The first recording of rowing competitions took place on the Thames in London where races were held between watermen of ferries and water taxis. These races were incentivised with prizes provided by wealthy owners of riverside properties, artisans and merchants. Through the years the popularity of boat races on rivers grew with prizes becoming bigger, drawing in great numbers of spectators. Apart from the Thames River, boat races were also especially popular on the River Tyne in Northeast England. It had equally taken off in the United States with the oldest recorded race in 1756 in New York.
By the end of the 1700s and throughout the 1800s, amateur competitions began to emerge between colleges and universities in England and the United States. The first boat race between Oxford University and Cambridge University took place in 1829. Regattas also became popular.

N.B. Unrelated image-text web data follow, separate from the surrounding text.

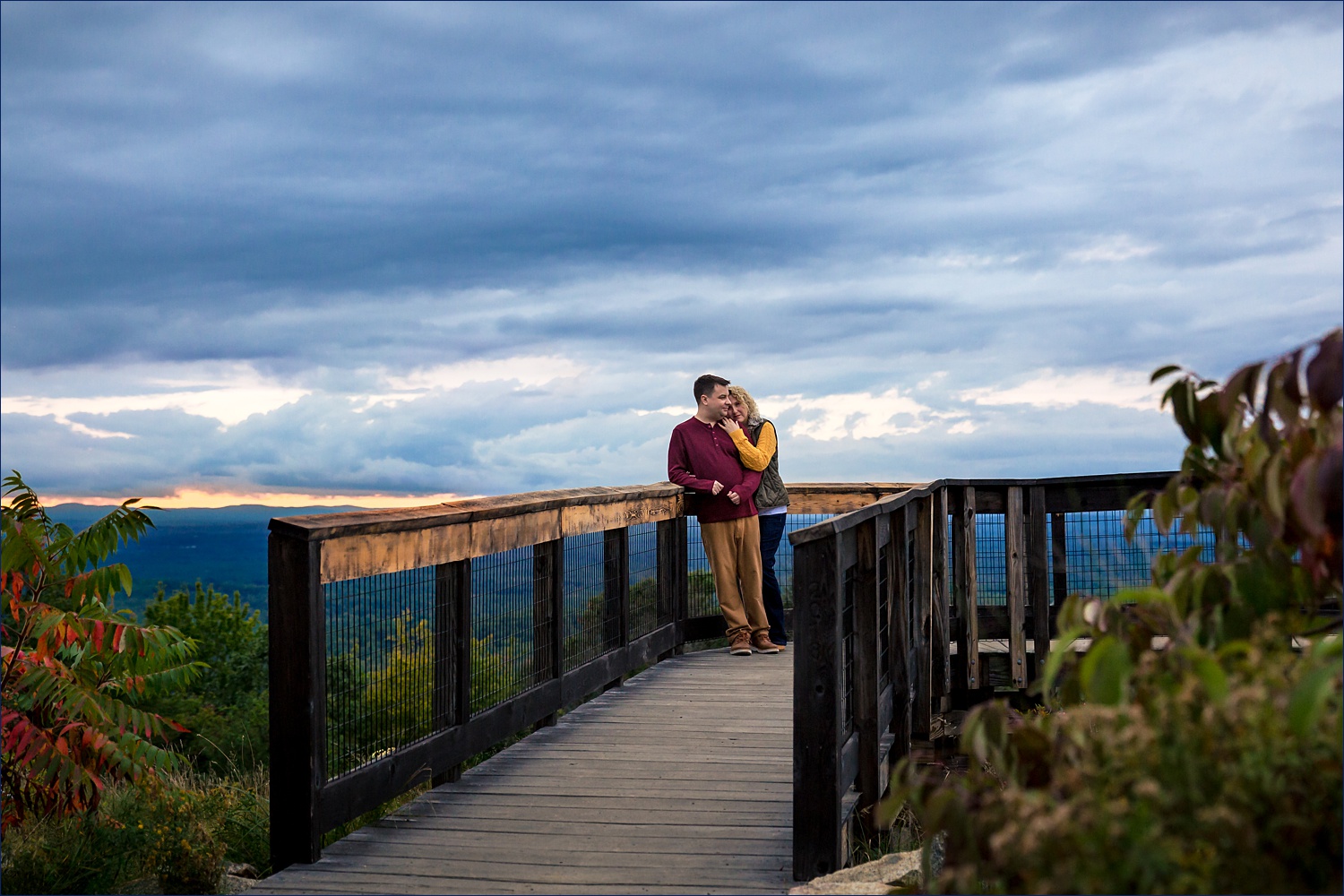 The couple holds onto each other at Mount Agamenticus in York Maine for their engagement session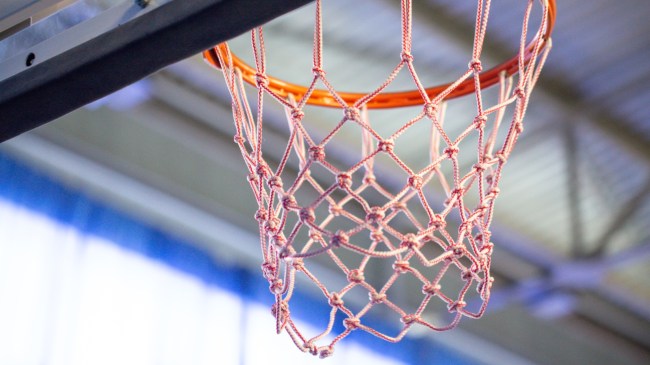 A view of the net from below the basketball rim.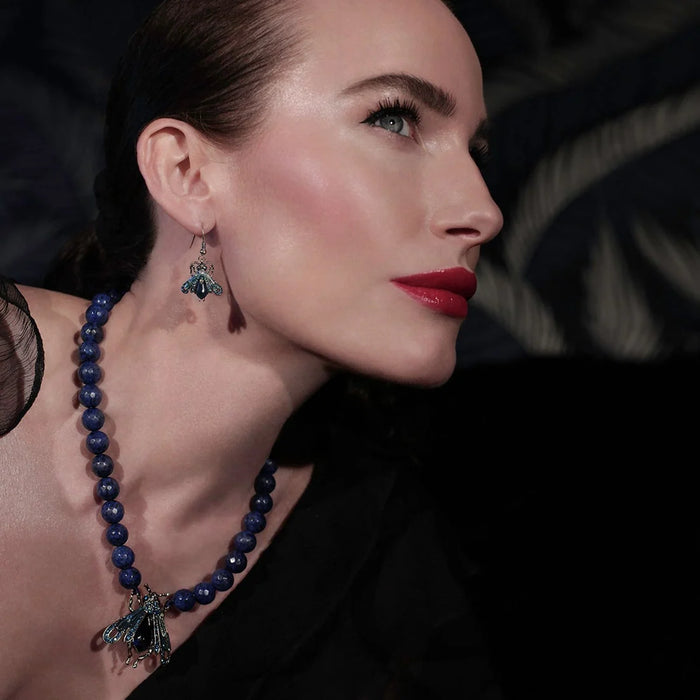 Blue Moth earrings by Bill Skinner
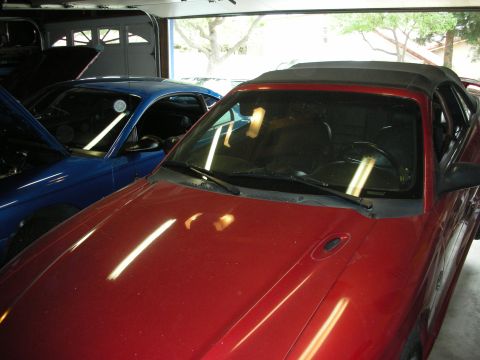 1998 Ford Crown Victoria - maroon convertible with a black soft top sits nose-out in a garage next to a blue car, light reflecting off its hood.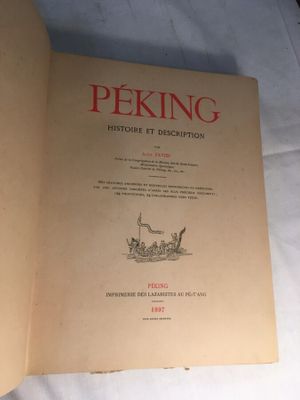 an open book with a drawing of a man on a horse drawn carriage
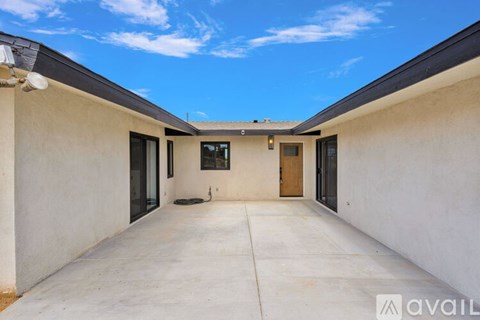 A sunny day with a clear blue sky, a white building with a brown door and windows.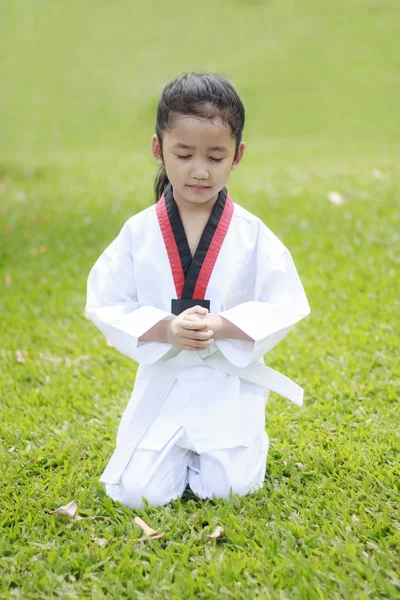 Asia kecil duduk di rumput hijau menutup matanya dengan co — Stok Foto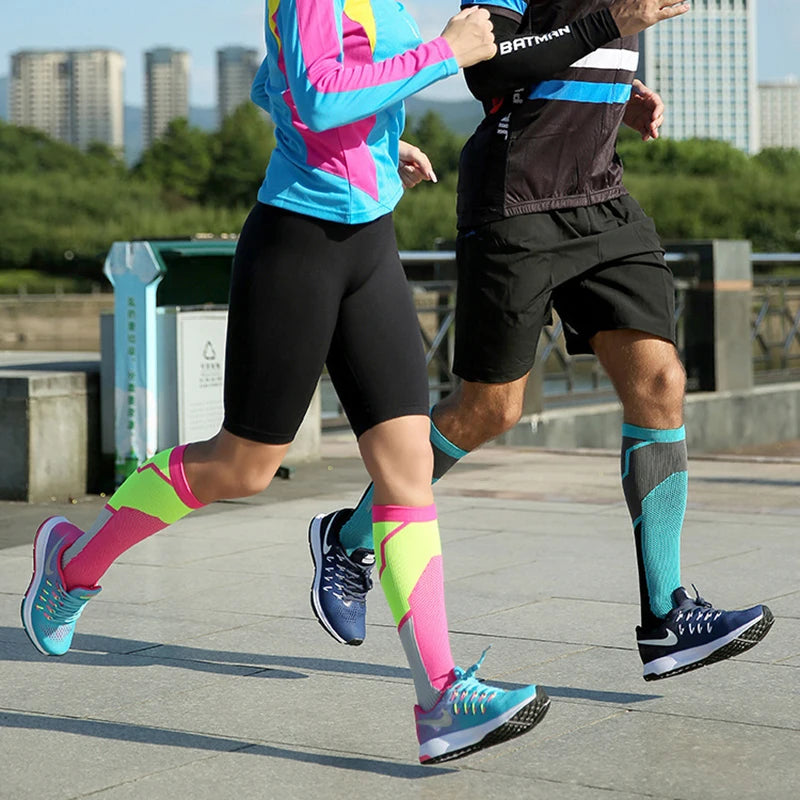 Two people running outdoors wearing brightly colored compression socks and athletic clothing.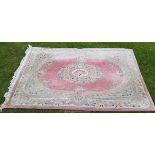 A Pink Ground Chinese Cut Rug Superbly Decorated with Flowers - 9' x 5'9".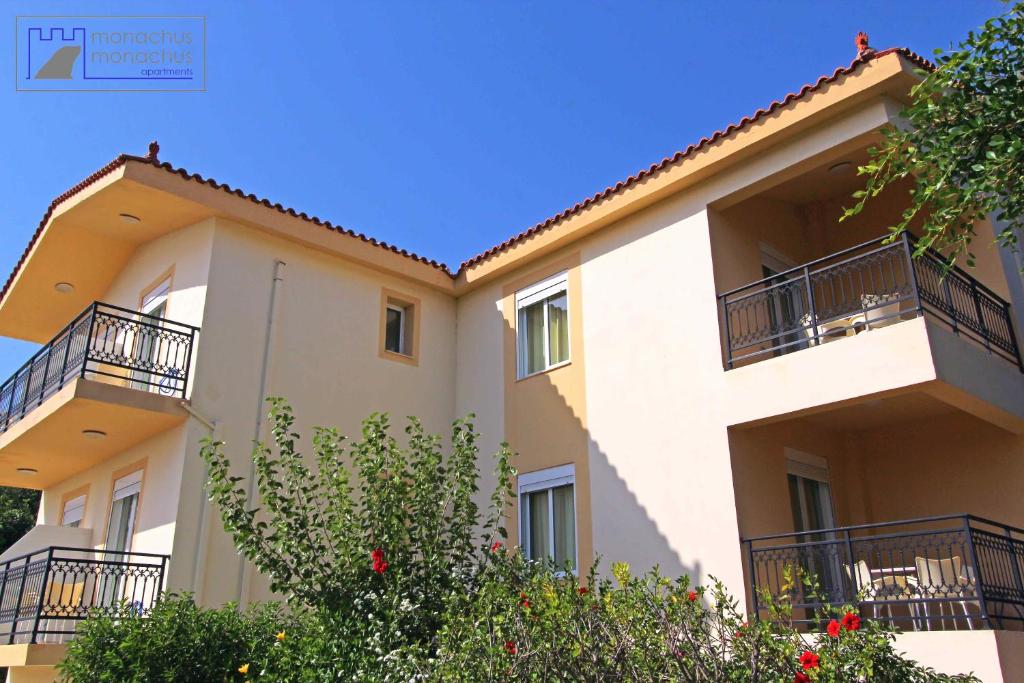 a building with balconies on the side of it at Monachus Monachus in Frangokastello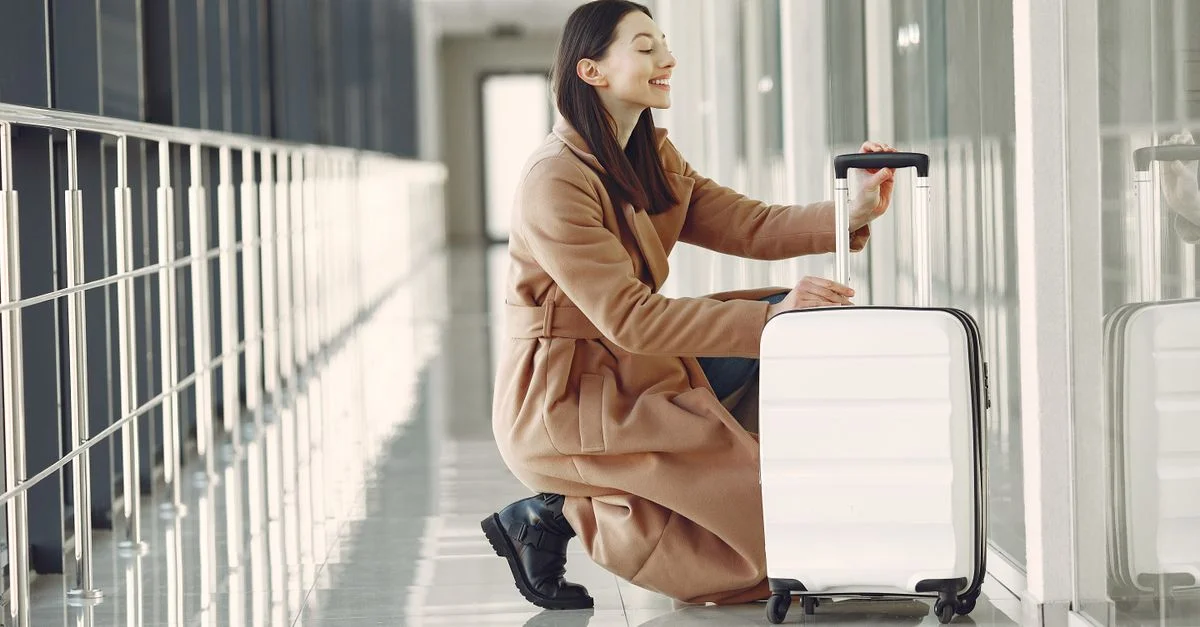Mujer sonriente con maleta sentada en un pasillo moderno de aeropuerto.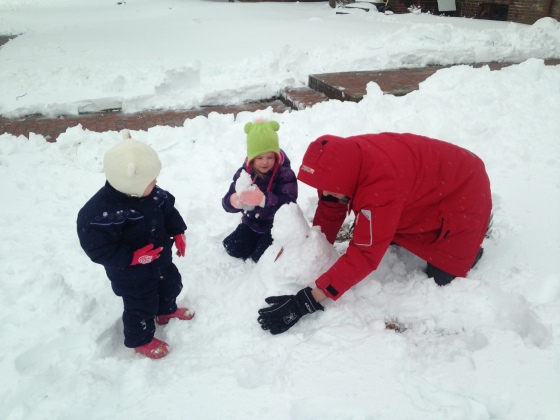 They are loving building the snowman, Olaf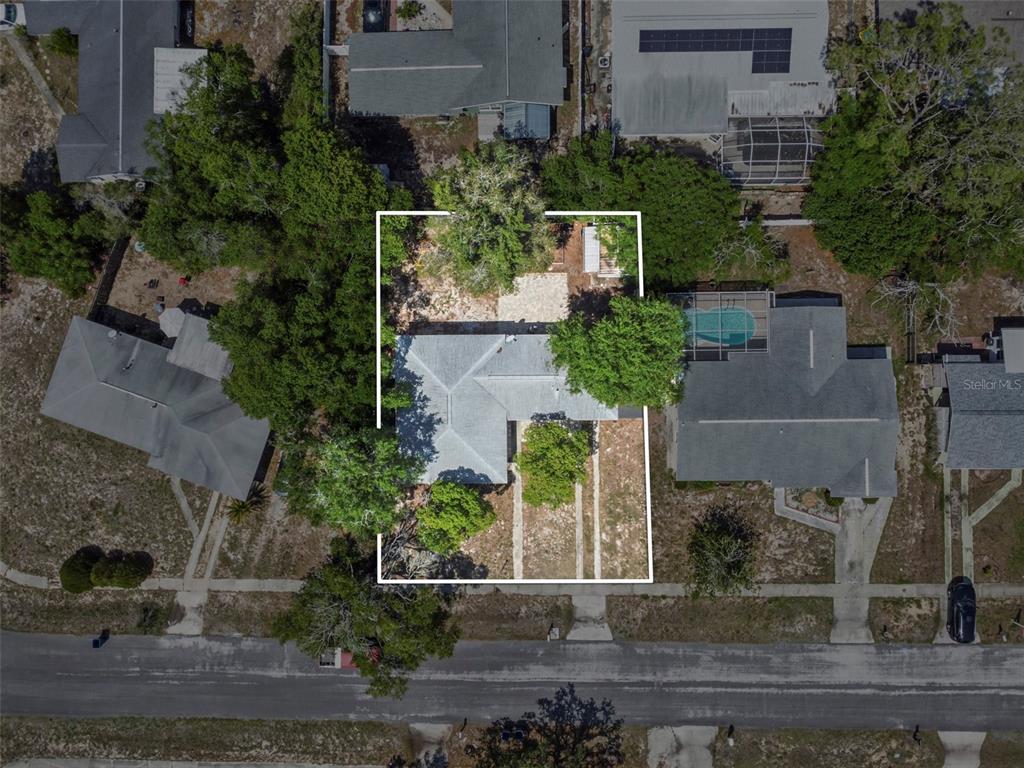 6221 Dalton Street Spring Hill, FL 34606 - Photo 3 of 40 an aerial view of a house with street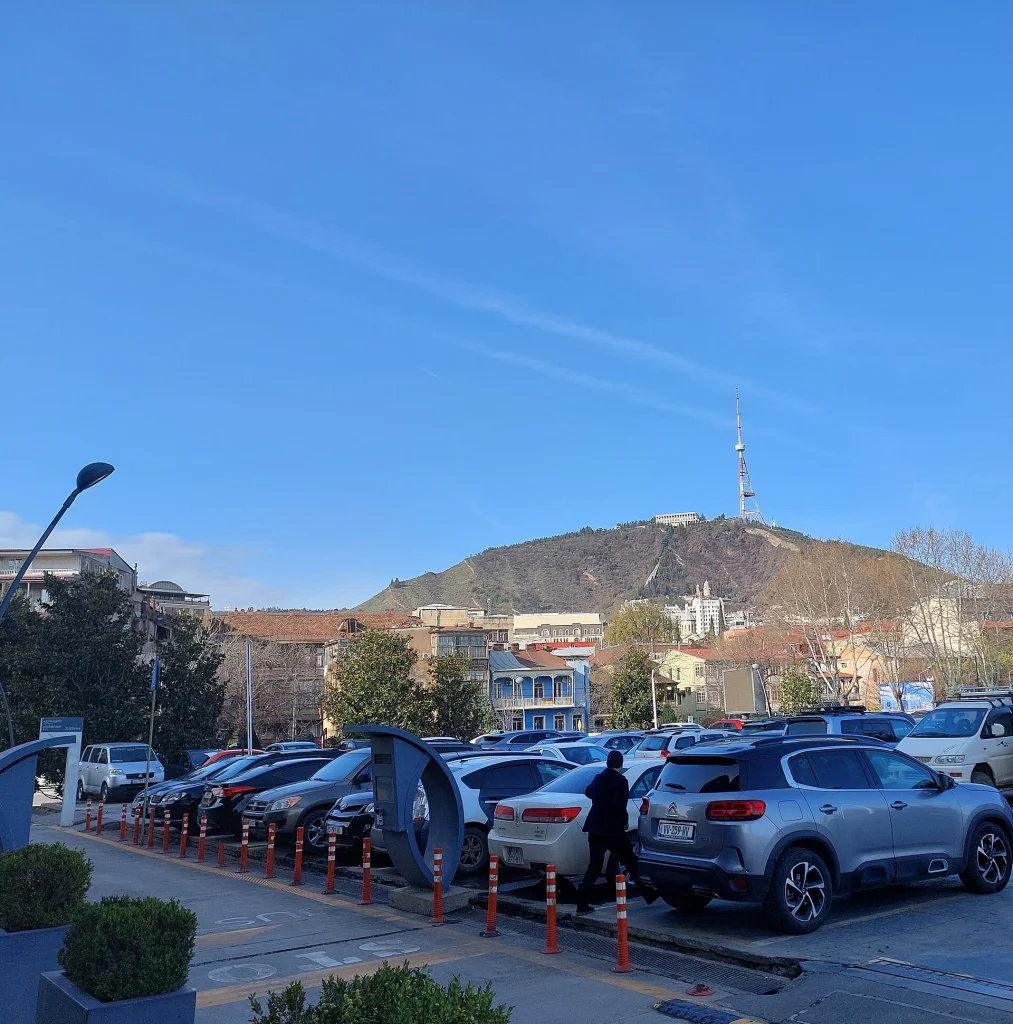 Cars fill a paid parking lot near Tbilisi's Public Service Hall, with Mtatsminda hill behind.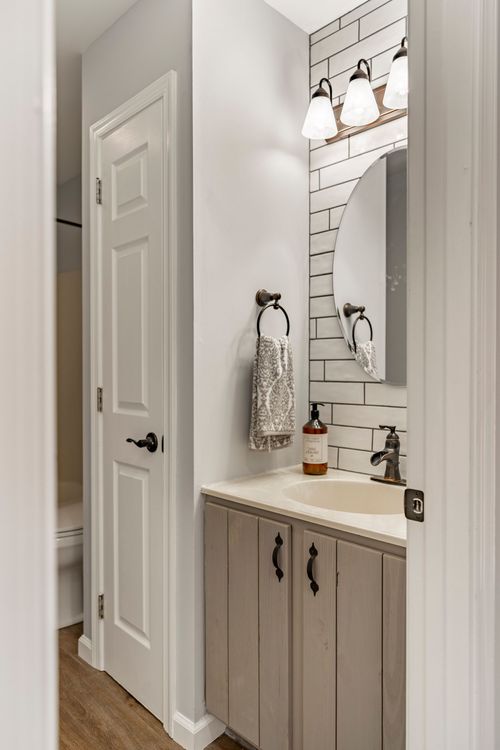 Powder room with a round mirror, subway tile accent wall and wood-tone vanity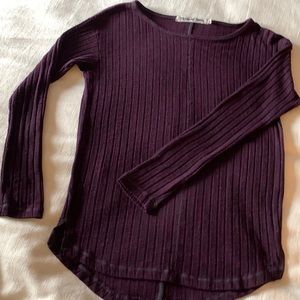 Cozy long sleeved knit top.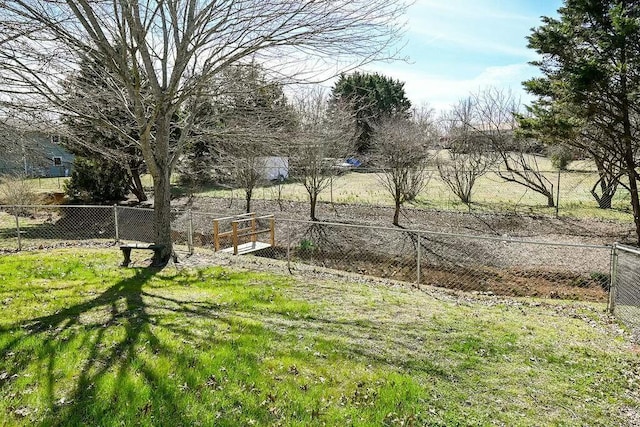 view of yard featuring fence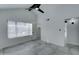 Spacious bedroom with grey flooring, large window, and private closet at 10115 E Mountain View Rd # 2022, Scottsdale, AZ 85258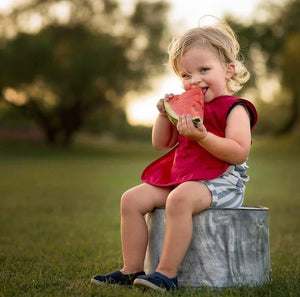 Solid Candy Apple Red Minimalist Bapron for babies, angled view showcasing its stylish design and vibrant color.
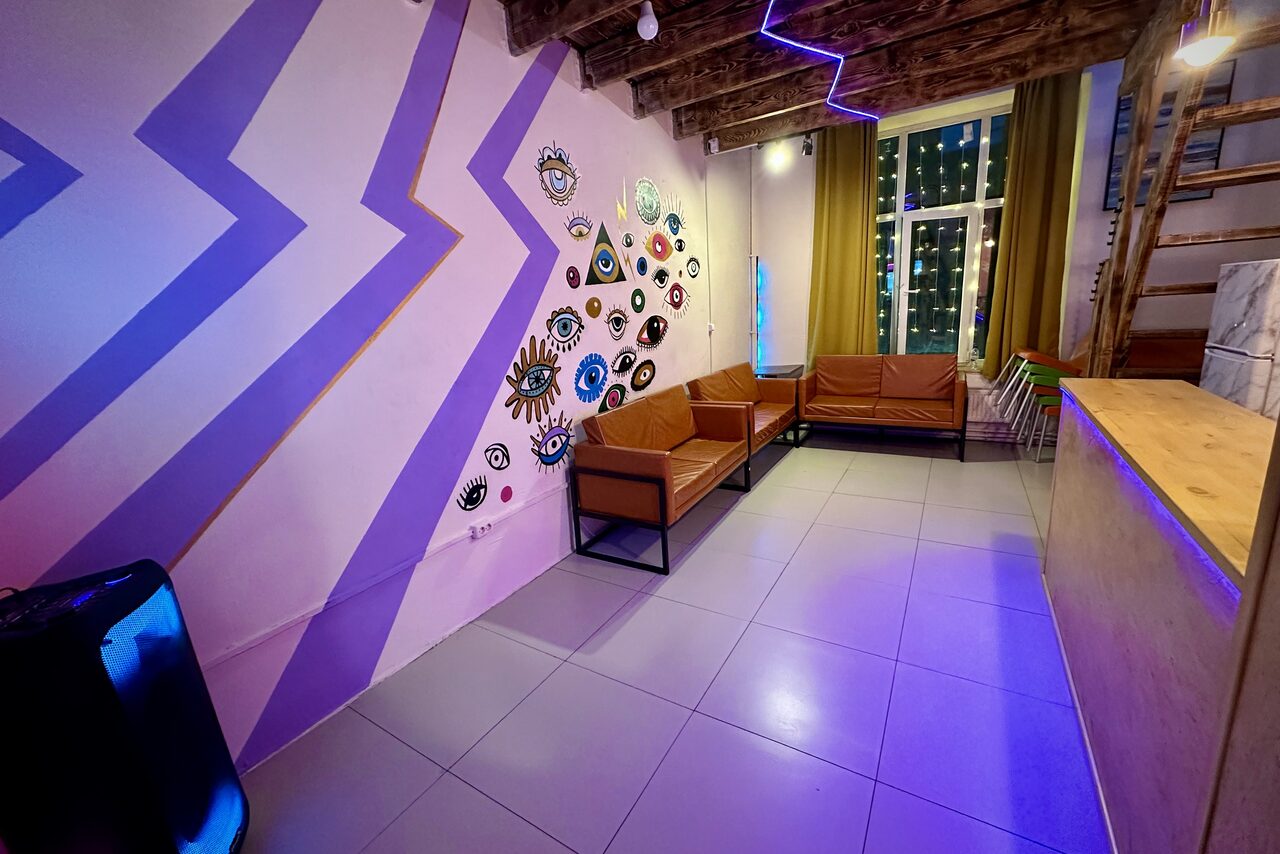 Арендовать Яркий двухуровневый лофт. Разукрашенные стены с рисунками. Диваны. В углу колонка. Барная стойка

Henley-on-Thames began hosting an annual regatta in 1839, while the oldest intercollegiate regatta in the United States is the Harvard-Yale Regatta. The first was contested in 1852. Rowing continued to grow in popularity worldwide and required a sense of management and direction, especially as a sport.
This came with the formation of the Fédération Internationale des Sociétés d’Aviron (FISA) in 1892. The sport took a major step forward when official recognition was granted by the International Olympic Committee. The first appearance at the Summer Olympic program featured in 1900 in Paris. It took a further 76 years before women rowers could also participate at the Montréal Summer Olympics. FISA changed its name to World Rowing and currently has over 150-member National Rowing Federations and sets the rules and regulations for the sport, ensuring that all members adhere to the code of ethics and integrity throughout all age levels. World Rowing celebrated 125 years of existence on the 25th June 2017.